Re: [linux-yocto] [PATCH] kmemleak: Turn kmemleak_lock to raw spinlock on RT

2018-11-21 Thread Bruce Ashfield

On 2018-11-14 2:27 p.m., Bruce Ashfield wrote:

On 11/13/18 4:11 AM, zhe...@windriver.com wrote:

From: He Zhe 

See https://lore.kernel.org/patchwork/patch/1011368/ for upstream status.

kmemleak_lock, as a rwlock on RT, can possibly be held in atomic 
context and

causes the follow BUG.


Thanks. I'm waiting to see if there's any upstream feedback, and
will wait a couple more days before deciding to merge.
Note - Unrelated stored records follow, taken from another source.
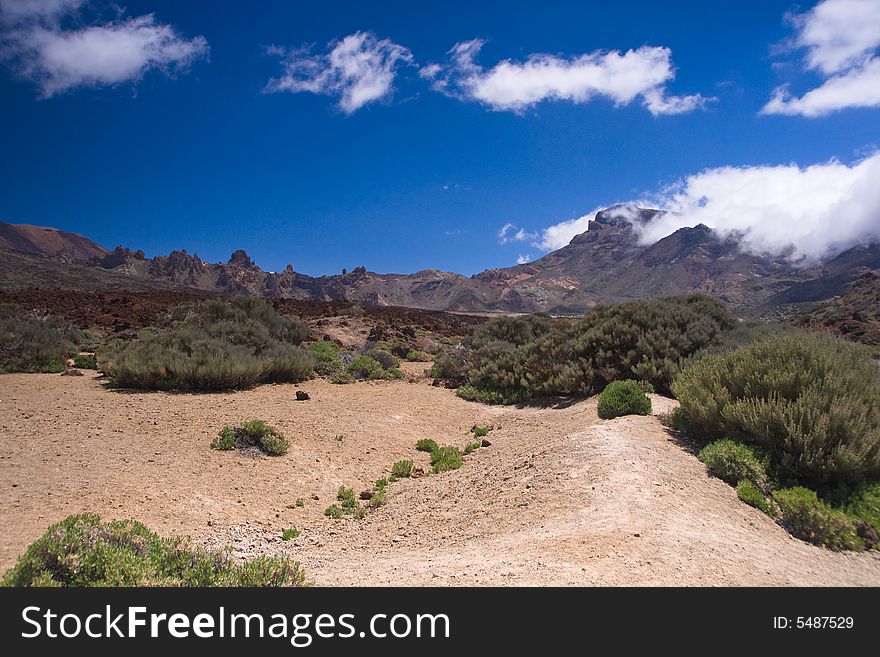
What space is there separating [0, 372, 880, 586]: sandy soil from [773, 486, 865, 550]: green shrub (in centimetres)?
13

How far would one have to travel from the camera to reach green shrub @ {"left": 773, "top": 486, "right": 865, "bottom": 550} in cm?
400

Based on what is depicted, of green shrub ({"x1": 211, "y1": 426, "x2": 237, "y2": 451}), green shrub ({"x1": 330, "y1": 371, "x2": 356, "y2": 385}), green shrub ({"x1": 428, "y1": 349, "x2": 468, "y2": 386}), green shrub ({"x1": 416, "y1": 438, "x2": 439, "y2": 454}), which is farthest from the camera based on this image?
green shrub ({"x1": 428, "y1": 349, "x2": 468, "y2": 386})

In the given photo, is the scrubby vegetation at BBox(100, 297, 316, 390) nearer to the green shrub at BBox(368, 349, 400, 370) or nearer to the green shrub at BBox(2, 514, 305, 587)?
the green shrub at BBox(368, 349, 400, 370)

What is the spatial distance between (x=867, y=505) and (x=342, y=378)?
10689 millimetres

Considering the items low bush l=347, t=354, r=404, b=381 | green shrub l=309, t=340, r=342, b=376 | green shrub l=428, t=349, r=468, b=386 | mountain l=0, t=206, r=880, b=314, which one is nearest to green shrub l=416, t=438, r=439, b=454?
green shrub l=428, t=349, r=468, b=386

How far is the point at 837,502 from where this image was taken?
15.0ft

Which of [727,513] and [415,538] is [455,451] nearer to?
[415,538]

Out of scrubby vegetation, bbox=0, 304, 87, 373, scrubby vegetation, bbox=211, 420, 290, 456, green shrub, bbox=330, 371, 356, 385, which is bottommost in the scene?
scrubby vegetation, bbox=211, 420, 290, 456

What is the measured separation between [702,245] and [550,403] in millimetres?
183676

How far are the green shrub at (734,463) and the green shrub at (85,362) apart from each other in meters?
13.3

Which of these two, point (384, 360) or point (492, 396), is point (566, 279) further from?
point (492, 396)

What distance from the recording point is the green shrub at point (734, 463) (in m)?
4.94

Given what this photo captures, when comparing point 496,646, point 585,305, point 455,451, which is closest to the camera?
point 496,646

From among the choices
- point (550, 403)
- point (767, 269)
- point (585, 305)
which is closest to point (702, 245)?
point (767, 269)
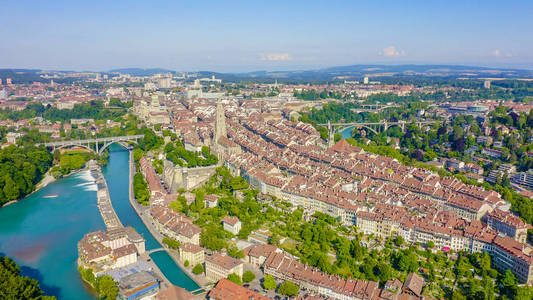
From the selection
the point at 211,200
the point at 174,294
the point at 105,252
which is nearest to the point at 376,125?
the point at 211,200

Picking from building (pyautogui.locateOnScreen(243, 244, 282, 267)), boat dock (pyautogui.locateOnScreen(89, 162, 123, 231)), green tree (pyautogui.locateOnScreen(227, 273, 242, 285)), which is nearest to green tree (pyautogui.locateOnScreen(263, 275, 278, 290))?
green tree (pyautogui.locateOnScreen(227, 273, 242, 285))

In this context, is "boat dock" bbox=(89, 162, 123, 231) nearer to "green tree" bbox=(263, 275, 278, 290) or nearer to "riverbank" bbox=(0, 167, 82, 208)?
"riverbank" bbox=(0, 167, 82, 208)

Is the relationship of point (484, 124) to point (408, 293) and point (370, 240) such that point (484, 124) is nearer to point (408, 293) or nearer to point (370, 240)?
point (370, 240)

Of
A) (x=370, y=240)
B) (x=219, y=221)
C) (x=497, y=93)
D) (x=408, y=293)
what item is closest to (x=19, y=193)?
(x=219, y=221)

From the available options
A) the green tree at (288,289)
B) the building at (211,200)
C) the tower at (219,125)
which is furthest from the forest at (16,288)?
the tower at (219,125)

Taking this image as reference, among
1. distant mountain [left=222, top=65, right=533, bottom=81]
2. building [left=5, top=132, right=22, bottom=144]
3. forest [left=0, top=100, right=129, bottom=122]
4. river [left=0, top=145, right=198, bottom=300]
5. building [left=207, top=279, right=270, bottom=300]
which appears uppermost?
distant mountain [left=222, top=65, right=533, bottom=81]

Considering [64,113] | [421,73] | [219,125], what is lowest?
[64,113]

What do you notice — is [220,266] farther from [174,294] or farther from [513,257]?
[513,257]
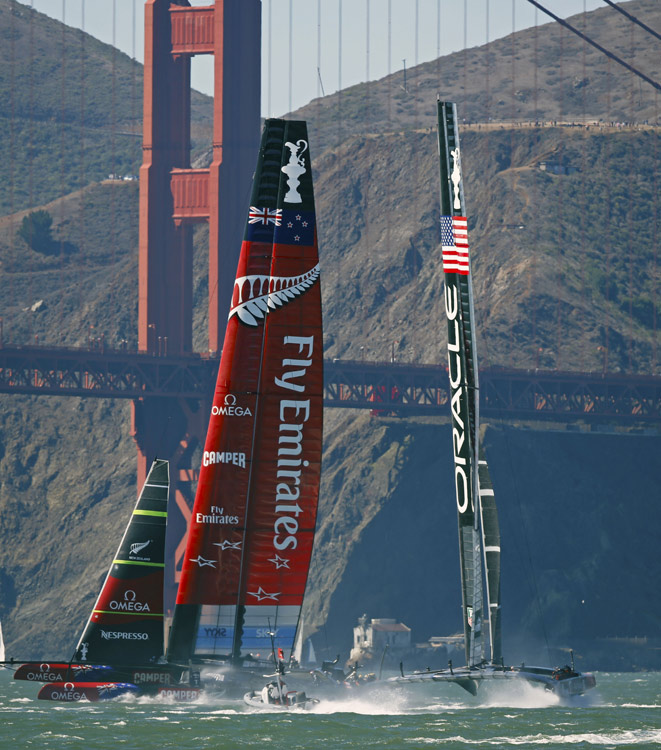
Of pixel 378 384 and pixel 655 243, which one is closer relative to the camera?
pixel 378 384

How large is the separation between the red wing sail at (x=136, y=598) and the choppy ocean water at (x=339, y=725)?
0.97m

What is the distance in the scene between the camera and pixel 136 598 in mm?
35000

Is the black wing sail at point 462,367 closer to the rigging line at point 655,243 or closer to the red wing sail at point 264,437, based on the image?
the red wing sail at point 264,437

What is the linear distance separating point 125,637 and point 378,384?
52727mm

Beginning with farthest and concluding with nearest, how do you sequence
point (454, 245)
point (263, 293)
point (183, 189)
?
point (183, 189) → point (263, 293) → point (454, 245)

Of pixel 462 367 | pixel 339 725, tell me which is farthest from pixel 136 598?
pixel 462 367

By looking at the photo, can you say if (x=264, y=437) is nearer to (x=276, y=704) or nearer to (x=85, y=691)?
(x=276, y=704)

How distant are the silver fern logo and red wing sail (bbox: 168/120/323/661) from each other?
0.02 metres

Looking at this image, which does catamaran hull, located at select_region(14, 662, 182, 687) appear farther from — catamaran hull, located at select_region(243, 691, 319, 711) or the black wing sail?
the black wing sail

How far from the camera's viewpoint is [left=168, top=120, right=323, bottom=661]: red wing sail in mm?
33219

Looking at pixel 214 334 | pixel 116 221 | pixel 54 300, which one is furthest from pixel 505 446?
pixel 116 221

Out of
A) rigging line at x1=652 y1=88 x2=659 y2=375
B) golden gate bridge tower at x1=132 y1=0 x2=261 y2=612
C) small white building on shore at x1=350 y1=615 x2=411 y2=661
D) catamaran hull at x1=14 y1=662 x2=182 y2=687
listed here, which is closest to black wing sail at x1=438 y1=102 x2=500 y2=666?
catamaran hull at x1=14 y1=662 x2=182 y2=687

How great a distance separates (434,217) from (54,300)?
77.1 feet

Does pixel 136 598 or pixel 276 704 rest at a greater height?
pixel 136 598
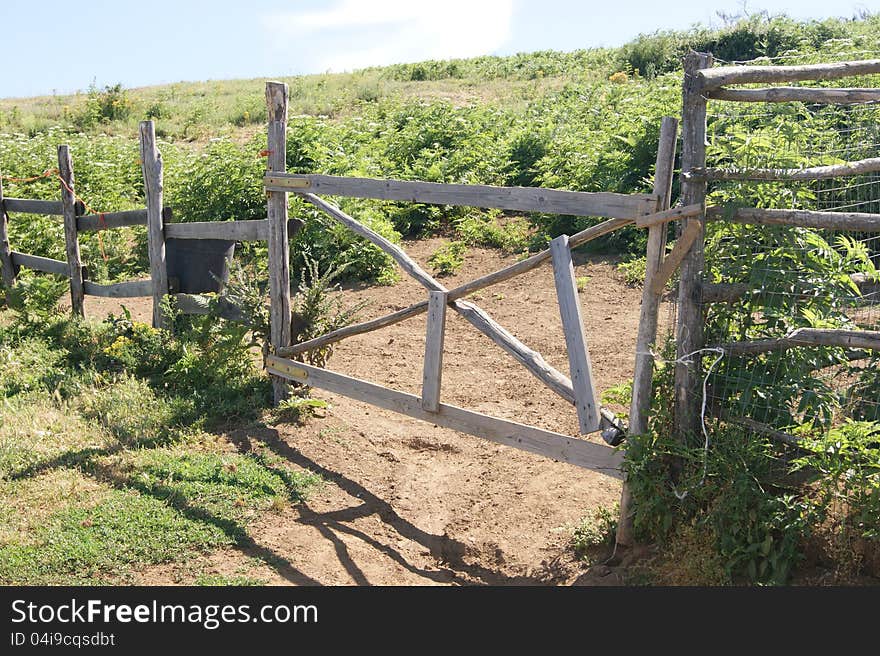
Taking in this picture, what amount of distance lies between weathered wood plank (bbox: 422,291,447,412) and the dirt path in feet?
2.48

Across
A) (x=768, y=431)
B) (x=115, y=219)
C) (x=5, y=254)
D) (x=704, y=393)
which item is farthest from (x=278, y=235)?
(x=5, y=254)

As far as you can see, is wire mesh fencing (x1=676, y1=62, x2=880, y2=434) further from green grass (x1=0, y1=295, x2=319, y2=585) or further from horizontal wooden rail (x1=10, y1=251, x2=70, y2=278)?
horizontal wooden rail (x1=10, y1=251, x2=70, y2=278)

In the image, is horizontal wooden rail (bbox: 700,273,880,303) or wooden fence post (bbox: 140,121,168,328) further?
wooden fence post (bbox: 140,121,168,328)

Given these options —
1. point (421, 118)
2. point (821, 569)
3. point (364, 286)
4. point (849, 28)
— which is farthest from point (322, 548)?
point (849, 28)

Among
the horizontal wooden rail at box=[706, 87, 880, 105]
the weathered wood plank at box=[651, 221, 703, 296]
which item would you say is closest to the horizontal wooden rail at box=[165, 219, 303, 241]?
the weathered wood plank at box=[651, 221, 703, 296]

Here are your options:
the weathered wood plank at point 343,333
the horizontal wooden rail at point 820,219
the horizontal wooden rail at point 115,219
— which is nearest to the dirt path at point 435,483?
the weathered wood plank at point 343,333

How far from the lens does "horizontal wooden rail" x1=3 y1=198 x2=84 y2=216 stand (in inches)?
388

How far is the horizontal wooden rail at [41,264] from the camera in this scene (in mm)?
9930

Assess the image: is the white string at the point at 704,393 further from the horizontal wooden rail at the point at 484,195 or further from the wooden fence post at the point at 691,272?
the horizontal wooden rail at the point at 484,195

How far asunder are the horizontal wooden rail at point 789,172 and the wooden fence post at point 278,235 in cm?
377

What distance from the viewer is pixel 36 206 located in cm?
1027

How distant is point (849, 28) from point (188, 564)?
78.5 ft

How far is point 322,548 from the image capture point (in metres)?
5.20

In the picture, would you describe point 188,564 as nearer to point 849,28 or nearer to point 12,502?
point 12,502
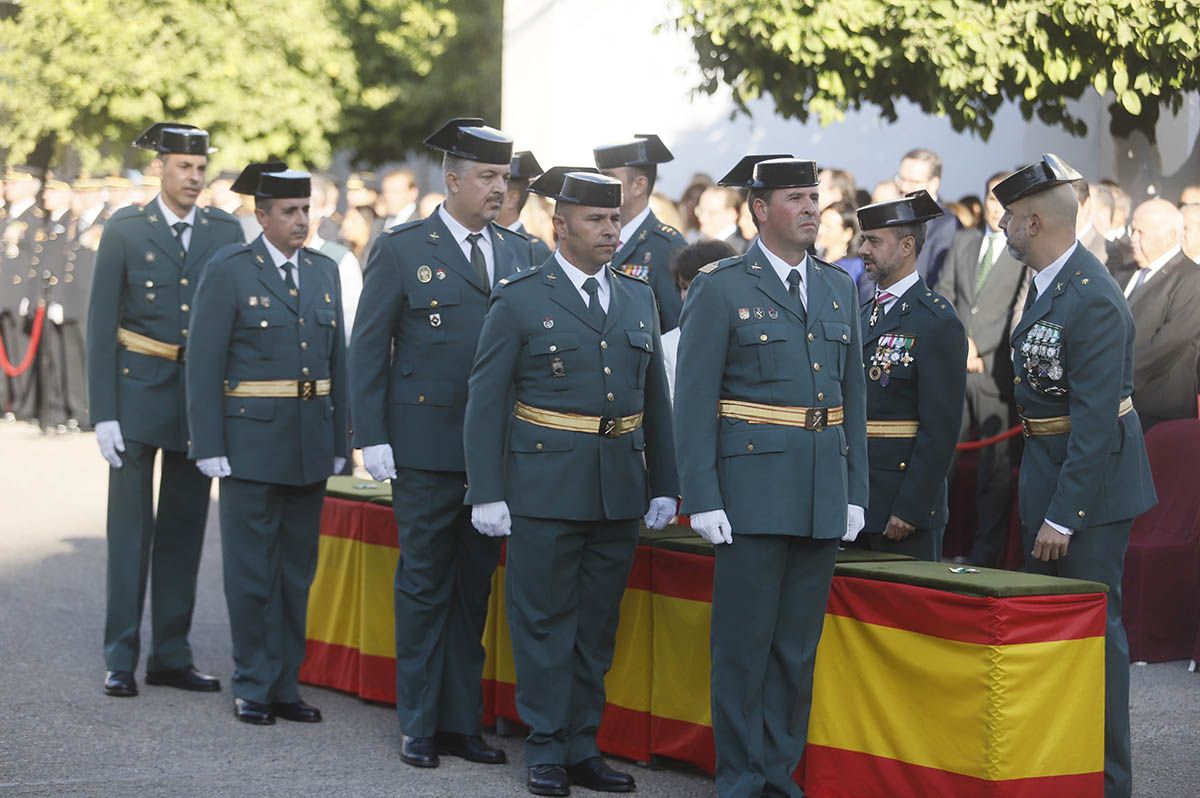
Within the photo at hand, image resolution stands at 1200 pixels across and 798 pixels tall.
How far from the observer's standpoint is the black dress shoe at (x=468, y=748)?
688 centimetres

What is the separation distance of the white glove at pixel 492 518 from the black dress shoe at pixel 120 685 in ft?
7.22

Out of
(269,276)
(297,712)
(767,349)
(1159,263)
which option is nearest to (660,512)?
(767,349)

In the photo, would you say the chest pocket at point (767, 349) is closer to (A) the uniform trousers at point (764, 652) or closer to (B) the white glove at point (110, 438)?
(A) the uniform trousers at point (764, 652)

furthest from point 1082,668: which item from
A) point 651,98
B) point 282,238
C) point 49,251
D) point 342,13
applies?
point 342,13

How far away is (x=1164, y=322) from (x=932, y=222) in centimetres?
191

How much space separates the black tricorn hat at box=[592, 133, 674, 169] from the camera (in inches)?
314

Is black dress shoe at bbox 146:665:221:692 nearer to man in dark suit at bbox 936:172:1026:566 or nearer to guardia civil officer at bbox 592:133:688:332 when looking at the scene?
guardia civil officer at bbox 592:133:688:332

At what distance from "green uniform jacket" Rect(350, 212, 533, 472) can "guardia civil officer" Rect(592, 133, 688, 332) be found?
3.37ft

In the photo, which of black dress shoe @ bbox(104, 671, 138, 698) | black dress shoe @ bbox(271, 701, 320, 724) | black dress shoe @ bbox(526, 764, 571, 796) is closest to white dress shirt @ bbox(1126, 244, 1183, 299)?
black dress shoe @ bbox(526, 764, 571, 796)

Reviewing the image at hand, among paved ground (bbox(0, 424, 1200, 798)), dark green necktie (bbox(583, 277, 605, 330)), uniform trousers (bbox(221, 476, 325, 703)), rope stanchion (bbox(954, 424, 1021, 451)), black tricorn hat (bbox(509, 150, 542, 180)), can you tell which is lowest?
paved ground (bbox(0, 424, 1200, 798))

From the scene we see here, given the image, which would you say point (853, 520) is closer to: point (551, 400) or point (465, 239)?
point (551, 400)

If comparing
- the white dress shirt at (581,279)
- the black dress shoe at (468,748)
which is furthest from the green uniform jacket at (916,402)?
the black dress shoe at (468,748)

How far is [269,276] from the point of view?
7.55 m

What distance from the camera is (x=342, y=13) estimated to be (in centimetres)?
2494
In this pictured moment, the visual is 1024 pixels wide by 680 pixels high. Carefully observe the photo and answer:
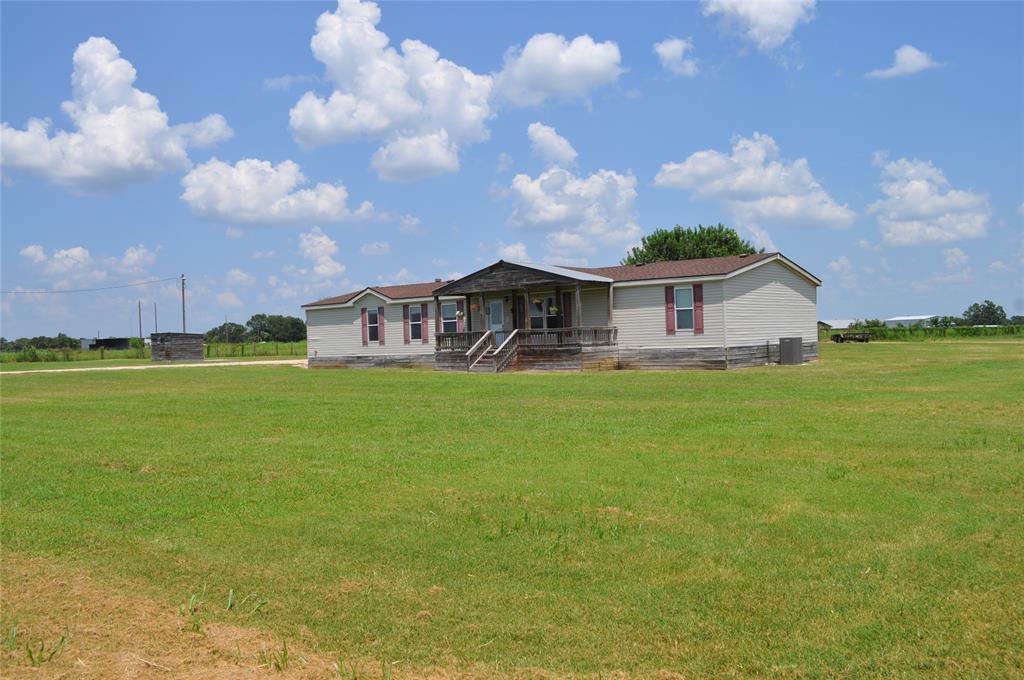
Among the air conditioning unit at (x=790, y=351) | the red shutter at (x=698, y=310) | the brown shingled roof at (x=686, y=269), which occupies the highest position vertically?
the brown shingled roof at (x=686, y=269)

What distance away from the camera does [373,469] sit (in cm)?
925

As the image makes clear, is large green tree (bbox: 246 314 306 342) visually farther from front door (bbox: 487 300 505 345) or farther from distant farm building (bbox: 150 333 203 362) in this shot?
front door (bbox: 487 300 505 345)

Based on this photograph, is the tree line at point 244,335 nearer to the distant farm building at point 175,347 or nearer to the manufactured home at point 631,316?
the distant farm building at point 175,347

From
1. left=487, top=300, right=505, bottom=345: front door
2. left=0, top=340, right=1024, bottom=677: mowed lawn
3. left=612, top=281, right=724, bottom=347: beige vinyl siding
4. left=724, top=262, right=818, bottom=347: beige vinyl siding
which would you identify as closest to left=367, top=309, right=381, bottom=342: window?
left=487, top=300, right=505, bottom=345: front door

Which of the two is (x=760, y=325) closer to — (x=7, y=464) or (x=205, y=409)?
(x=205, y=409)

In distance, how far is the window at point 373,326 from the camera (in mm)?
38062

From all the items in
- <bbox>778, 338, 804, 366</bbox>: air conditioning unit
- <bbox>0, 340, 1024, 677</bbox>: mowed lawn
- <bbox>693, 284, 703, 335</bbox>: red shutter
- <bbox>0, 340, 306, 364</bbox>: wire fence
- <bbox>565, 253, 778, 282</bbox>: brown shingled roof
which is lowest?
<bbox>0, 340, 1024, 677</bbox>: mowed lawn

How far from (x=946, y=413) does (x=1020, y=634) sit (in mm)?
9447

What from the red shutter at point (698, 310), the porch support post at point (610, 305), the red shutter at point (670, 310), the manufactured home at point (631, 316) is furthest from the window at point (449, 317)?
the red shutter at point (698, 310)

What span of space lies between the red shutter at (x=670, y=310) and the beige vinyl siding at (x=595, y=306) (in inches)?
97.5

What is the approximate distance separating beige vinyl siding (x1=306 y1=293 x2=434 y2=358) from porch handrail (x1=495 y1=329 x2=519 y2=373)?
23.0 ft

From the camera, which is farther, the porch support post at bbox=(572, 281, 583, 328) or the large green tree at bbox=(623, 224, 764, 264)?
the large green tree at bbox=(623, 224, 764, 264)

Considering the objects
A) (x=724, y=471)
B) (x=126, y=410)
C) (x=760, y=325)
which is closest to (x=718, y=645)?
(x=724, y=471)

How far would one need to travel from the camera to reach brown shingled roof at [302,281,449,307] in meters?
36.7
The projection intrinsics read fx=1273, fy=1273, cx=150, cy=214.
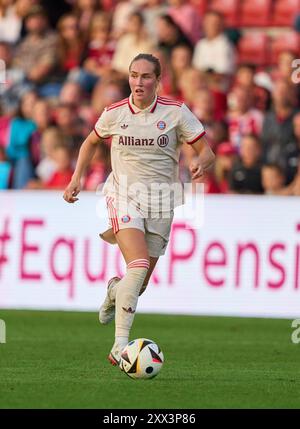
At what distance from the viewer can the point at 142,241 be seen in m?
9.92

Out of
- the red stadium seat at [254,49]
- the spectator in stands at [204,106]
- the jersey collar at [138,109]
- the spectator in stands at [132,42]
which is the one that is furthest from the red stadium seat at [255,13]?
the jersey collar at [138,109]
The alternative to making this a raw lock would be to simply declare
it incompatible with -rt (Which is what we've done with different
debug mechanisms in the past). Since there really should be relatively
few (none??) -rt specific kmemleaks, and if you are really concerned
about -rt, you likely wouldn't be running with it enabled.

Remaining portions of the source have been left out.